• [Selection]

**********

The basic premiss is therefore wrong.
-
The
Waste
Electrical and Electronic Equipment Directive (WEEE) states that 75%
of electrical and electronics waste must be recycled. The solder is, by
far, the easiest component on electronic assemblies to recycle. If the
solder is recycled, there will be no lead in the landfill, will there?
The regulation is therefore contradictory to another regulation,
which was simultaneously promulgated, and reinforces the falsity of the
premiss.
-
There are no recorded cases of lead being
found hazardous in the electronics assembly industry, with over 70 years
of continuous use of lead-bearing solders. There is therefore no
health and safety issue in the industry.
-
The traditional solders used in the
industry are usually alloys of 60 to 63 per cent tin, the rest being
lead and sometimes small amounts of other metals. These alloys melt
between 180° and 185°C. Various lead-free alloys have been proposed as
substitutes, mostly in the range of 92 to 97 per cent tin, the rest
being copper and/or silver. These generally have melting points between
210° and 220°C. Soldering, which is an energy-intensive process, will
have to be done at a higher temperature, requiring more energy and
therefore more pollution if the electricity is generated from fossil
fuels. This contradicts the stated EU target of reduced energy
consumption and lower carbon dioxide emissions.
-
The higher soldering temperature will
mechanically and thermally stress the electronic components more,
potentially reducing their reliability. Furthermore, solder with lead is
more ductile than lead-free solder, which is comparatively brittle. This
means that the solder joints themselves are more prone to fracture due
to vibration or with changes of temperature (maybe this is why the
electronics for aircraft have been exempted from the regulation, for
fear that they will fall out of the sky). In addition, because of the
higher soldering temperatures, post-soldering residues will be more
difficult to clean off; these residues are a frequent cause of failures
in high-reliability equipment. Reduced reliability will mean a
shorter lifetime for electronics assemblies and therefore more waste and
costlier appliances.
-
Ready-to-use lead-free solder is about 30
to 40 per cent more costly than traditional solder, because it contains
about 50 per cent more tin. Additionally, it is no coincidence that one
of the main lobby groups in favour of the regulation is a subsidiary of
an association of international tin producers. The cost of
appliances will inevitably rise.
-
Because the lead-free solder contains about
50 per cent more tin, the demand for tin will rise. Most tin ore comes
from alluvial deposits in Malaysian, Indonesian and Brazilian tropical
rain forests, which are permanently destroyed by the mining activities.

**********

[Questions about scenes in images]
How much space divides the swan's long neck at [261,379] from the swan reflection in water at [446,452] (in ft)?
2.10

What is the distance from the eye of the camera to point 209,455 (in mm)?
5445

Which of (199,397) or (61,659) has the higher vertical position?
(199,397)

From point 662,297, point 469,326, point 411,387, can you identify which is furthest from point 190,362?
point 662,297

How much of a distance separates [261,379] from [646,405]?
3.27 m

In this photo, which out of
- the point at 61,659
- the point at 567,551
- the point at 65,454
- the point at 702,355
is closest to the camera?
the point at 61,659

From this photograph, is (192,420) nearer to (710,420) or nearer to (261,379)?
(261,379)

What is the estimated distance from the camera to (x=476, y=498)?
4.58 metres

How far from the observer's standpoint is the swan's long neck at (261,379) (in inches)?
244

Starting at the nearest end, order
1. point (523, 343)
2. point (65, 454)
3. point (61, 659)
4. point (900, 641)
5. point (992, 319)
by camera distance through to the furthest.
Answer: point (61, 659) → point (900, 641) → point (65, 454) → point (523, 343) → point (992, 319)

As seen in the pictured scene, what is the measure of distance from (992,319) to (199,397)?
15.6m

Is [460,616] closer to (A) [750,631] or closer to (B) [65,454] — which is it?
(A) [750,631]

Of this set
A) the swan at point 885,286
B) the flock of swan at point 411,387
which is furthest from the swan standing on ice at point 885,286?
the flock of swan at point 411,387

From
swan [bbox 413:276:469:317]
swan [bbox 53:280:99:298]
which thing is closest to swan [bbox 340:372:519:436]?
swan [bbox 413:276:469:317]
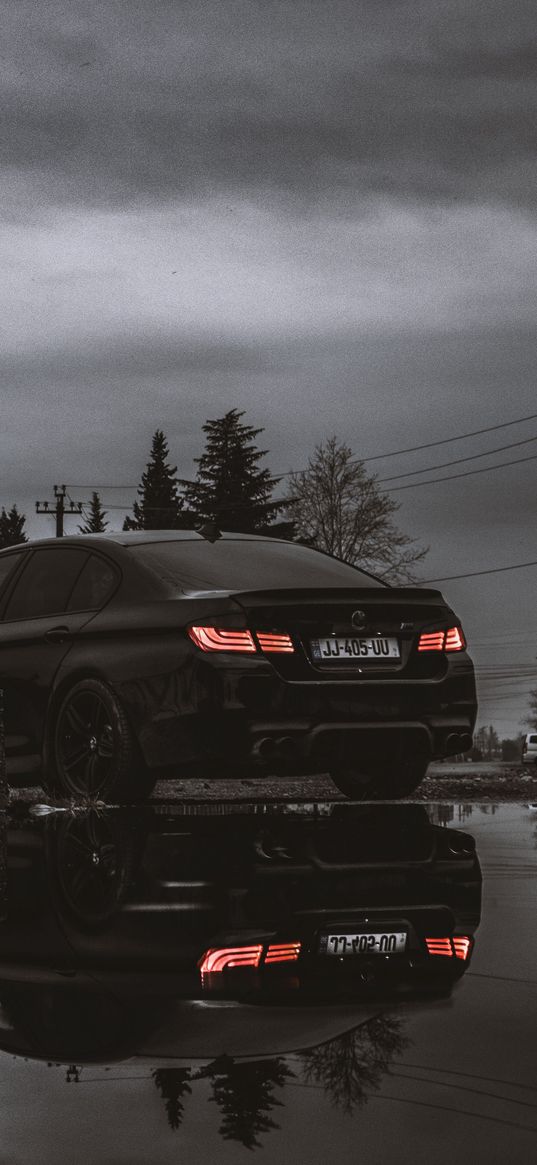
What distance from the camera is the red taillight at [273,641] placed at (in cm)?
775

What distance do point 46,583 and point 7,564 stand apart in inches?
27.9

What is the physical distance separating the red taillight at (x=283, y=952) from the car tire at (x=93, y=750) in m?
3.76

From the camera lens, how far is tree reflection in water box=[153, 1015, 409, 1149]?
2.58 metres

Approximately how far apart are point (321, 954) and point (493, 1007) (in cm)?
79

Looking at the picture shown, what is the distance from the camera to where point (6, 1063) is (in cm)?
297

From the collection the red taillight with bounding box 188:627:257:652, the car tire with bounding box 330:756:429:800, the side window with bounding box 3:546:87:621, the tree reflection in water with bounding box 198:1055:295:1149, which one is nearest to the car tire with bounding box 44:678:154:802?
the red taillight with bounding box 188:627:257:652

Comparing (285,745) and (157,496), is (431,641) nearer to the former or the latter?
(285,745)

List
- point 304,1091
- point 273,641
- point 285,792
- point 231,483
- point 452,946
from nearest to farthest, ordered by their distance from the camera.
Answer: point 304,1091 → point 452,946 → point 273,641 → point 285,792 → point 231,483

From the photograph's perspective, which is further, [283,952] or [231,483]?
[231,483]

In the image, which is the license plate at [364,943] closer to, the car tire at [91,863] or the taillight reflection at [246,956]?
the taillight reflection at [246,956]

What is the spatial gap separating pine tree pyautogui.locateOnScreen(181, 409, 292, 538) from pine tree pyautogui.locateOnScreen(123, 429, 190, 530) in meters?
6.75

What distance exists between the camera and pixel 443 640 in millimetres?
8414

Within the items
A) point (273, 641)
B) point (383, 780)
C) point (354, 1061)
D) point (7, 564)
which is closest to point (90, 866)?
point (273, 641)

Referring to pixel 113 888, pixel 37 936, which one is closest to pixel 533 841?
pixel 113 888
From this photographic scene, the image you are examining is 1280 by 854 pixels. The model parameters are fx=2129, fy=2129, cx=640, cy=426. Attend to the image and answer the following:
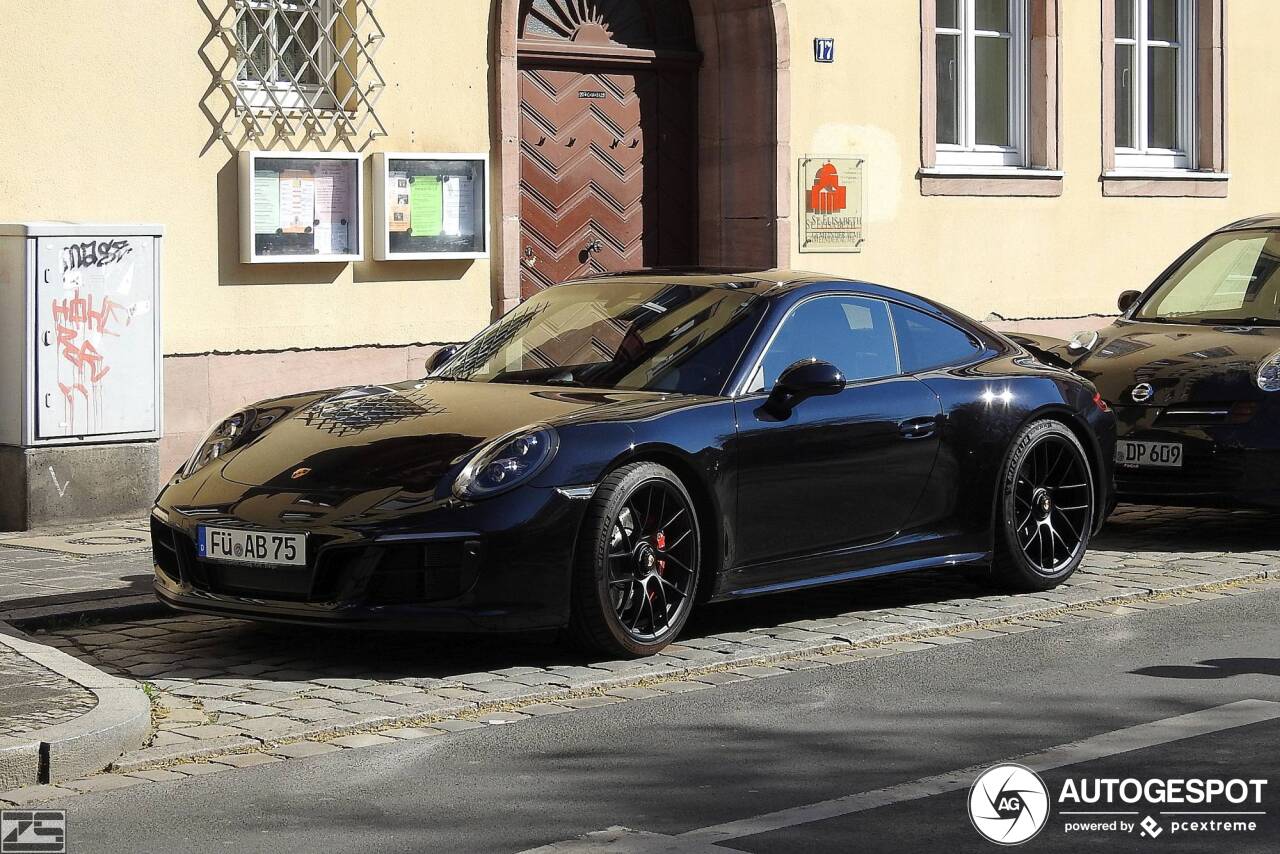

**********

• [Task to carry out]
Extend the text on lead-free solder past its last sentence, which ends on rain forests being destroyed by tin mining.

• [Exercise response]
Vast areas in these countries have been devastated by the demand for tin
and this demand will rise, solder being amongst the main tin consumers
in the world. On the other hand, the lead used in traditional solder is
less than 0.45 percent of total lead production, so the difference here
will be very small. Reports have shown that the proportion of the
earth's surface covered by tropical rain forest has already dwindled
from 15 per cent in 1951 to 6 per cent today (mostly because of timber
and non-sustainable agriculture). Can we afford to see the very lungs of
the earth destroyed by the increased demand for tin? This
regulation will therefore directly cause more environmental damage to a
dwindling and very fragile eco-system which is essential to support life
on earth.
It can therefore be seen that these seven
reasons, which are not even exhaustive, make the RoHS Directive
contradictory to the notion of sustainability, because there are no
advantages to be gained (except for the metal producers). Coming back to the
dictionary definition, Of economic activity, development, agriculture,
etc.: not leading to depletion of resources or degradation of the
environment, we can see that it will lead to both increased depletion of
resources and increased degradation of the environment. How can this have
happened? Simply that an EU Commission did not evaluate the science or the
"cradle-to-grave" impact before proposing the legislation, nor did they
conduct a risk assessment as EU regulations stipulate, "because funds were
not available". In other words, this harmful legislation was bulldozed
through on the grounds that lead is a politically dirty word, aided and
abetted by some vested interests. My view is that this is scandalous and I
hope that every EMP who voted in favour of this Directive (actually a
parliamentary formality) would hang his head in shame at having promoted an
act which is contrary to sustainability.
This case is not unique and I can cite a number
of other idiocies of a similar nature promulgated by our so-called
representatives in Brussels, due to a lack of risk assessment, scientific
knowledge, coupled with a surplus of prejudice and vested interests.
Sustainability is still an ill-defined word and
should be used with discretion and a knowledge of its long-term,
"cradle-to-grave" sense. Wind farms are often cited as an example of
sustainable energy generation. They are certainly renewable energy
generators, but has anyone really determined that they are sustainable?
Think "cradle-to-grave"!
This essay may be contrary to popular thinking,
which is probably too shallow. I make no apologies for this.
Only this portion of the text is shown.